=== Document excerpt ===
This section includes metrics tailored for categorical, binary, or boolean feature spaces—where traditional numeric distances don’t make sense.

These are particularly useful when:

  • Your data is one-hot encoded
  • You're comparing sequences, strings, or sets
  • Features are non-numeric but still informative

Common applications:

  • 🧬 Genomic and text sequence comparison
  • 📦 Product recommendation based on binary attributes
  • 🏷️ Clustering with categorical features

These metrics help quantify presence/absence and set overlap, making them ideal for discrete comparisons.

📌 Hamming Distance¶

📖 Click to Expand

🧠 Intuition
Counts how many positions two strings (or binary vectors) differ in. Imagine comparing two passwords or binary sequences and marking the mismatches.

🧮 Formula

$$ d(x, y) = \sum_{i=1}^{n} \mathbf{1}(x_i \ne y_i) \\ \text{where } \mathbf{1}(x_i \ne y_i) = \begin{cases} 1, & \text{if } x_i \ne y_i \\ 0, & \text{otherwise} \end{cases} $$

⚠️ Sensitivity

  • Only works on equal-length vectors
  • Binary/categorical only—makes no sense for continuous values
  • Each mismatch is treated equally, no weighting

🧰 Use Cases + Real-World Examples

  • Used in error detection/correction (e.g., digital communication, QR codes)

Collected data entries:
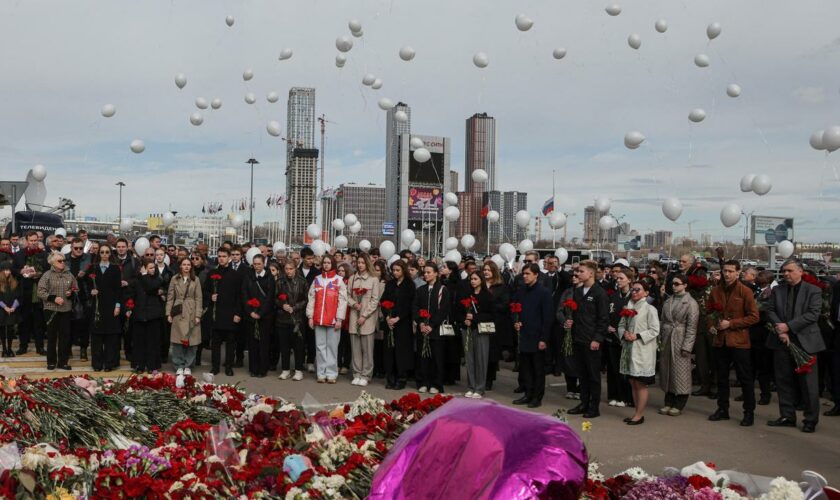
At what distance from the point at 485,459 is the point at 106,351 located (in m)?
9.99

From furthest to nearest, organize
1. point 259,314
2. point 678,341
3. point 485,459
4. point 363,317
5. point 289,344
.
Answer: point 289,344 < point 259,314 < point 363,317 < point 678,341 < point 485,459

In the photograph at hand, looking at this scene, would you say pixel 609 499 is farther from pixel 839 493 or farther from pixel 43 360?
pixel 43 360

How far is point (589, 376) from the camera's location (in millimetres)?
8859

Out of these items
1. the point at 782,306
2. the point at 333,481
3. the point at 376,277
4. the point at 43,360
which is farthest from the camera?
the point at 43,360

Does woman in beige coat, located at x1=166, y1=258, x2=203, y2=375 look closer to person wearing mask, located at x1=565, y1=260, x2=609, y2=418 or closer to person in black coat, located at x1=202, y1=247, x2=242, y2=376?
person in black coat, located at x1=202, y1=247, x2=242, y2=376

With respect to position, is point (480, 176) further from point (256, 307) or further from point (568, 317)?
point (568, 317)

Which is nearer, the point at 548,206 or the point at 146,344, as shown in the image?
the point at 146,344

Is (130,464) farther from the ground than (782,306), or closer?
closer

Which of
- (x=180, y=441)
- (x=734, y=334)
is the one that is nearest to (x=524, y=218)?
(x=734, y=334)

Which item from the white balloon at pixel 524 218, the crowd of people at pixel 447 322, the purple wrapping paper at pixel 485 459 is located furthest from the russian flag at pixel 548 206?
the purple wrapping paper at pixel 485 459

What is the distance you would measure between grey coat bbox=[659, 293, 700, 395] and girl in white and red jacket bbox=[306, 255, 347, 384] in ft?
15.3

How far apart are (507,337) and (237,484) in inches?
335

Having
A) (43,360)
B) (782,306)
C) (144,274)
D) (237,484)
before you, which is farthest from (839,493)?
(43,360)

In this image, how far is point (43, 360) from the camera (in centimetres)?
1188
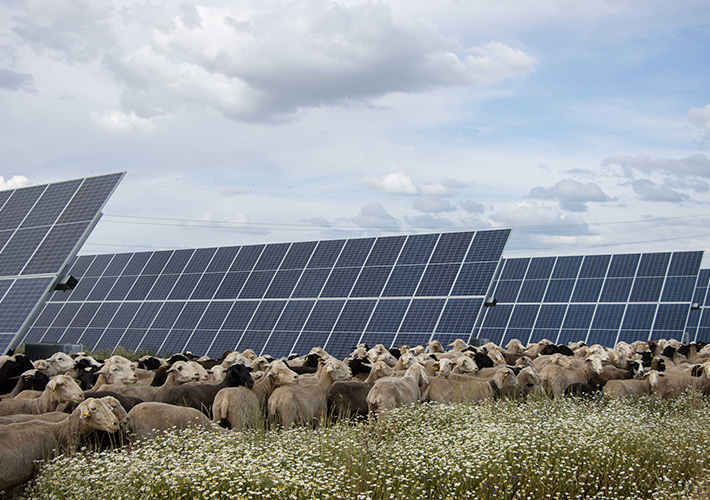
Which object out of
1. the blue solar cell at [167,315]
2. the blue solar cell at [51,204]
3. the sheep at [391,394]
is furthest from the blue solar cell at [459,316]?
the blue solar cell at [51,204]

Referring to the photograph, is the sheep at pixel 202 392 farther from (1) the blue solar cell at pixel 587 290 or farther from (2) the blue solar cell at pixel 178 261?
(1) the blue solar cell at pixel 587 290

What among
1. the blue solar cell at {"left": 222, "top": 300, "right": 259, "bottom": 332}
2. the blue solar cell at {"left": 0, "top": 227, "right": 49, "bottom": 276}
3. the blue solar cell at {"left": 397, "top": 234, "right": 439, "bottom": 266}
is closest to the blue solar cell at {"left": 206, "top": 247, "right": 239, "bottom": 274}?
the blue solar cell at {"left": 222, "top": 300, "right": 259, "bottom": 332}

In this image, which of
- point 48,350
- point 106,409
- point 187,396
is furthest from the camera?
point 48,350

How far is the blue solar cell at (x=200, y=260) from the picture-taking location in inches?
1379

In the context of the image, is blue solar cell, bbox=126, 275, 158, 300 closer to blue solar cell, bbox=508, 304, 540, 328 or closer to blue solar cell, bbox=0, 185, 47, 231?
blue solar cell, bbox=0, 185, 47, 231

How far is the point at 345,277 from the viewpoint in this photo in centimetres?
2939

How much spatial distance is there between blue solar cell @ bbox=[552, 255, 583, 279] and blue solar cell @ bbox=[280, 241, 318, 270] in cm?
1829

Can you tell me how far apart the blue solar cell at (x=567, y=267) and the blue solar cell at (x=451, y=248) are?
16.7 meters

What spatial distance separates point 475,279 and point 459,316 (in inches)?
68.6

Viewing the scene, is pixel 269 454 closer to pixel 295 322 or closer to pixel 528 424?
pixel 528 424

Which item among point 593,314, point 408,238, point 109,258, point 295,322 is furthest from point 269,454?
point 109,258

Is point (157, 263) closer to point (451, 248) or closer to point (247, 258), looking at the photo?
point (247, 258)

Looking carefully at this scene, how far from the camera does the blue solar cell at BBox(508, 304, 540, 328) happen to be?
131ft

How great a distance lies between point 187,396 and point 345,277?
17.0 metres
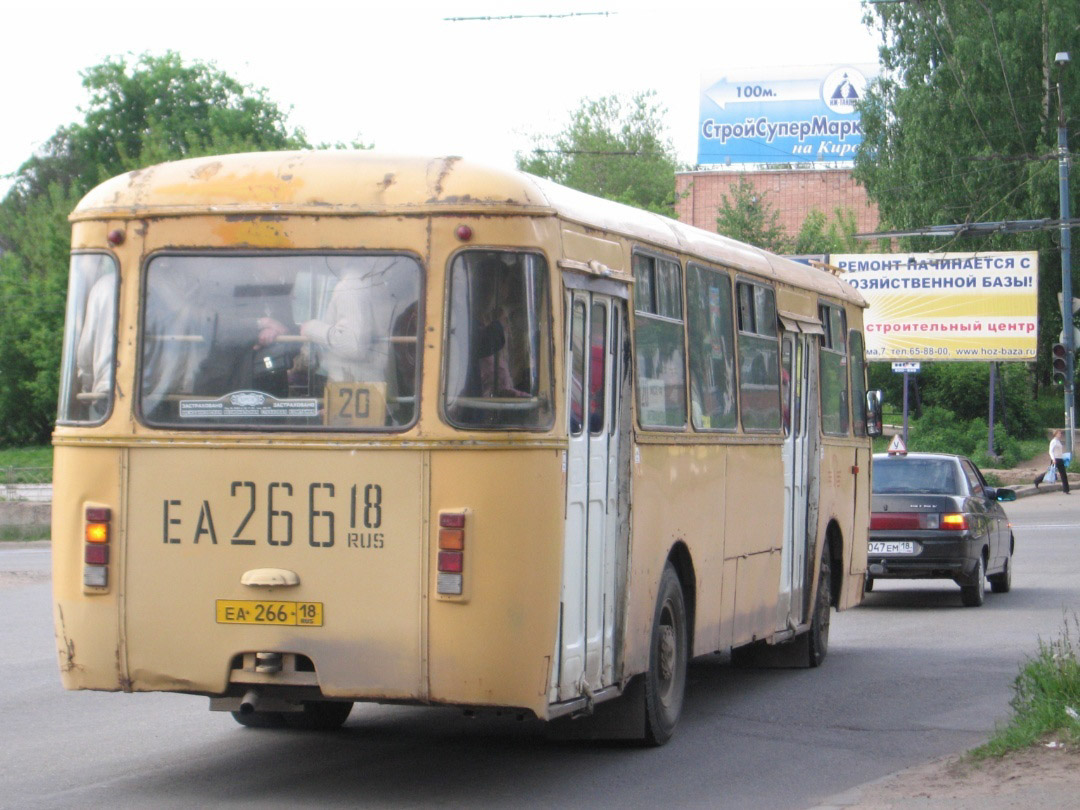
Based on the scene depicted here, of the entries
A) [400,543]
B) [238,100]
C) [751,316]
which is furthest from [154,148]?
[400,543]

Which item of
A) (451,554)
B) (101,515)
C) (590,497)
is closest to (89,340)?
(101,515)

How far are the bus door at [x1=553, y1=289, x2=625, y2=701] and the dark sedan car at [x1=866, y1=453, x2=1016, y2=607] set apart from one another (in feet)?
29.5

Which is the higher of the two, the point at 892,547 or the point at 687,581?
the point at 687,581

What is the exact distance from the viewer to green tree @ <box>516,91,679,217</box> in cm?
8719

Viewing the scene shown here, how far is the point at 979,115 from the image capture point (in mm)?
45906

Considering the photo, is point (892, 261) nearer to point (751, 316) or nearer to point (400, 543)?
point (751, 316)

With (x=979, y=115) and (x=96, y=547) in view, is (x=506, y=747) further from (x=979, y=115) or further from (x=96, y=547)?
(x=979, y=115)

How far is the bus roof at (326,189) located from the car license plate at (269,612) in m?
1.73

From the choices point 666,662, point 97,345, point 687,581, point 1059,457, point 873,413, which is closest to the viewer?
point 97,345

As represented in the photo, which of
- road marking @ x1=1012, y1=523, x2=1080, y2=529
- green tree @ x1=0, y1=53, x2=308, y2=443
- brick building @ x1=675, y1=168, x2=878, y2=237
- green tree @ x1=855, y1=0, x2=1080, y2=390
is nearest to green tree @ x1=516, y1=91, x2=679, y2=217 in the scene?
brick building @ x1=675, y1=168, x2=878, y2=237

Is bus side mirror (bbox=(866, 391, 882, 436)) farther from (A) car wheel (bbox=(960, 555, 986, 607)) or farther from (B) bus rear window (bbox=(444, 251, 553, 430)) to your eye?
(B) bus rear window (bbox=(444, 251, 553, 430))

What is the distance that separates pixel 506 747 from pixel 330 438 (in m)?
2.53

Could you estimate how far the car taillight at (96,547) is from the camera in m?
7.23

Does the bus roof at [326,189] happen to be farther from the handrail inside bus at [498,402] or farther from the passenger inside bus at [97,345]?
the handrail inside bus at [498,402]
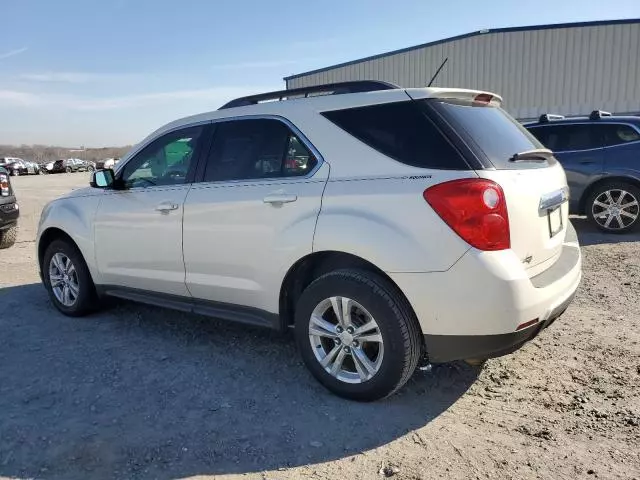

=== What to produce ===
From the excerpt on distance metrics for categorical and binary data, copy everything from "These are particularly" down to "for discrete comparisons.".

=== Answer for this exercise ===
These are particularly useful when:

  • Your data is one-hot encoded
  • You're comparing sequences, strings, or sets
  • Features are non-numeric but still informative

Common applications:

  • 🧬 Genomic and text sequence comparison
  • 📦 Product recommendation based on binary attributes
  • 🏷️ Clustering with categorical features

These metrics help quantify presence/absence and set overlap, making them ideal for discrete comparisons.